Por Rana Foroohar — Financial Times
29/04/2024 05h02 · Atualizado há 5 horas
A política econômica em muitos países entrou em uma nova era de auxílios e subsídios. Mas os mercados financeiros mundiais ainda precisam se atualizar.
Consideremos algumas das manchetes da semana passada. Nas reuniões do Fundo Monetário Internacional (FMI) e do Banco Mundial em Washington, as instituições ficaram acuadas quando líderes do Sul Global condenaram a hipocrisia dos credores dos países ricos por exigir austeridade aos tomadores de crédito ao mesmo tempo em que eles próprios acumulam dívidas enormes.
Em Bruxelas, Mario Draghi, ex-primeiro-ministro da Itália e ex-presidente do Banco Central Europeu (BCE), defendeu a adoção de uma política industrial única para toda a União Europeia. Do outro lado do Atlântico, o governo dos EUA propôs a triplicação das tarifas sobre a China.
A melhor maneira de conciliar essas manchetes é entender que, ao mesmo tempo em que a política fiscal dos países ricos vem mudando para sustentar o processo de reindustrialização e a transição climática, os mercados financeiros mundiais ainda estão concentrados decididamente em maximizar o lucro de curto prazo do setor privado. O conflito entre os dois continuará até que surja um novo equilíbrio.
A Casa Branca redobrou a aposta na ideia de que o livre comércio não leva em consideração o custo de externalidades negativas como as mudanças climáticas. Por essa conta, o livre comércio por si só é o segundo maior poluidor de carbono, depois da China. Isso porque o atual quadro comercial e financeiro mundial ainda incentiva o que é mais barato para as empresas e mais lucrativo para os acionistas, e não o que é melhor para o planeta.

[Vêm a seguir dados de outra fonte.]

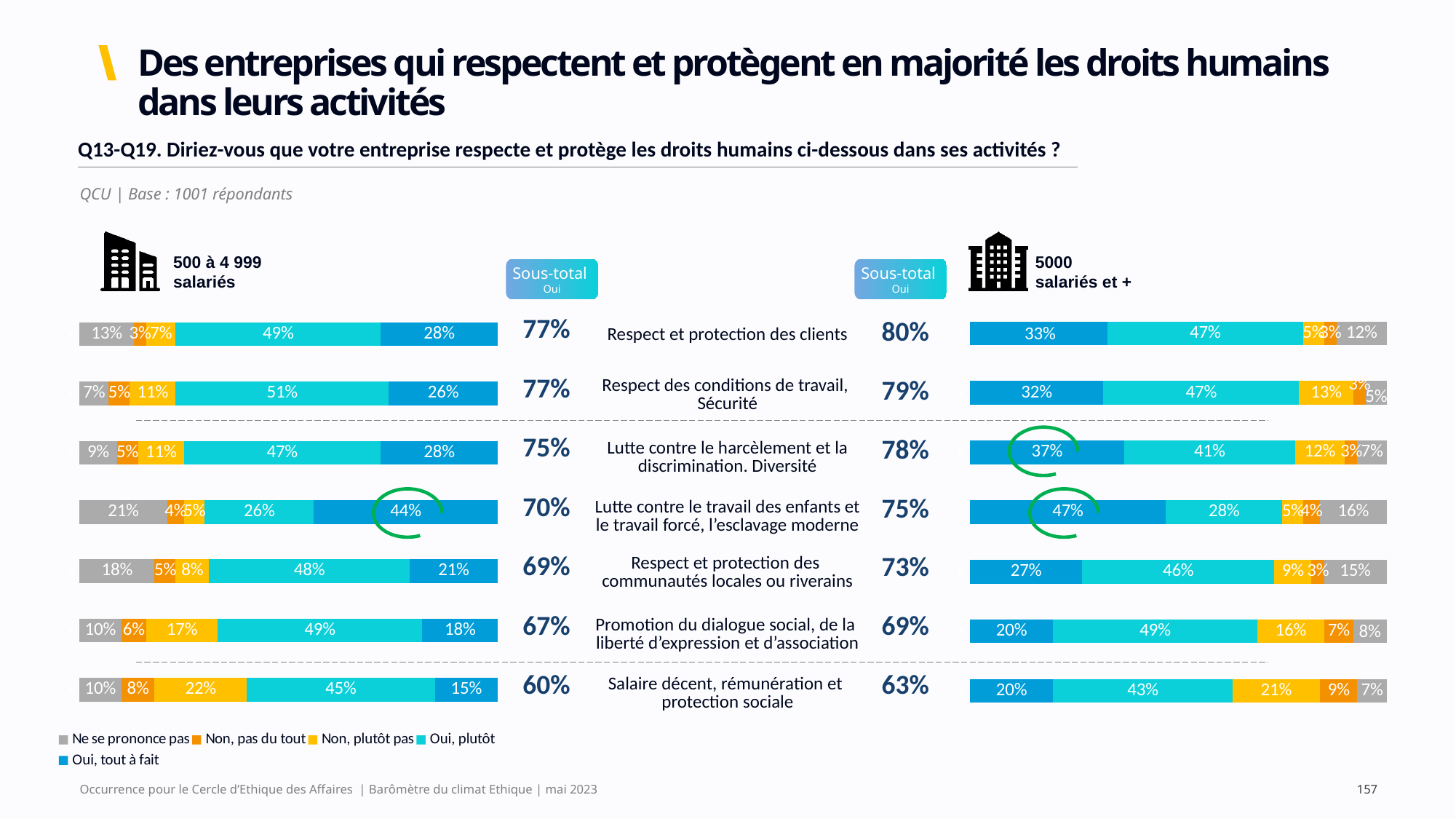
What is the 'Sous-total Oui' for 'Salaire décent, rémunération et protection sociale' in the right chart (5000 salariés et +)? 63% In the left chart (500 à 4 999 salariés), which is larger for 'Respect des conditions de travail, Sécurité': 'Oui, plutôt' or 'Oui, tout à fait'? Oui, plutôt What kind of chart is used on this slide? Stacked bar chart How many items (rows) are shown in each chart? 7 What is the difference between the 'Sous-total Oui' for 'Respect et protection des clients' in the right chart (5000 salariés et +) and in the left chart (500 à 4 999 salariés)? 3 points In the left chart (500 à 4 999 salariés), which item has the lowest 'Oui, tout à fait' value? Salaire décent, rémunération et protection sociale In the right chart (5000 salariés et +), what is the 'Ne se prononce pas' value for 'Respect et protection des communautés locales ou riverains'? 15% In the left chart (500 à 4 999 salariés), what is the 'Oui, tout à fait' value for 'Lutte contre le travail des enfants et le travail forcé, l'esclavage moderne'? 44% How many series does the legend list? 5 In the right chart (5000 salariés et +), what is the 'Oui, plutôt' value for 'Promotion du dialogue social, de la liberté d'expression et d'association'? 49% In the right chart (5000 salariés et +), which item has the highest 'Oui, tout à fait' value? Lutte contre le travail des enfants et le travail forcé, l'esclavage moderne In the left chart (500 à 4 999 salariés), what is the 'Non, plutôt pas' value for 'Salaire décent, rémunération et protection sociale'? 22%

Mas as instituições financeiras mundiais também precisarão mudar para que haja uma transição verdadeira para um sistema melhor. Em um evento da Oxfam na semana passada, Adriana Abdenur, assessora econômica especial do presidente Luiz Inácio Lula da Silva, condenou o “desajuste” entre “países e regiões ricos que agora adotam e defendem uma política industrial” enquanto “ainda pressionam as instituições financeiras internacionais para que imponham uma receita ultrapassada do Consenso de Washington”.
A Casa Branca sabe que o Sul Global tem razão. O vice-conselheiro de segurança nacional dos EUA para economia internacional, Daleep Singh, defendeu um uso maior da autoridade soberana de garantia de empréstimos para reduzir as taxas de juros para os países em desenvolvimento.
Tudo isso mostra que nos encontramos em um ponto crucial e nenhum país tem todas as respostas. Muitas partes interessadas, porém, querem agarrar-se ao passado, mesmo quando o futuro está mudando. Eu me admiro com a cegueira obstinada dos fabricantes de automóveis alemães que assinaram uma declaração conjunta para trabalhar em veículos ligados à China, embora seja provável que a UE imponha restrições aos veículos elétricos chineses na Europa. Da mesma forma, me preocupa a possibilidade de que a ofensiva dos EUA para se contrapôr à inteligência artificial chinesa leve a que um punhado de gigantes americanas da tecnologia tenham ainda mais poder de mercado do que já têm.
A transição para um novo paradigma econômico já começou. Onde isso vai acabar é uma questão que ainda está em aberto.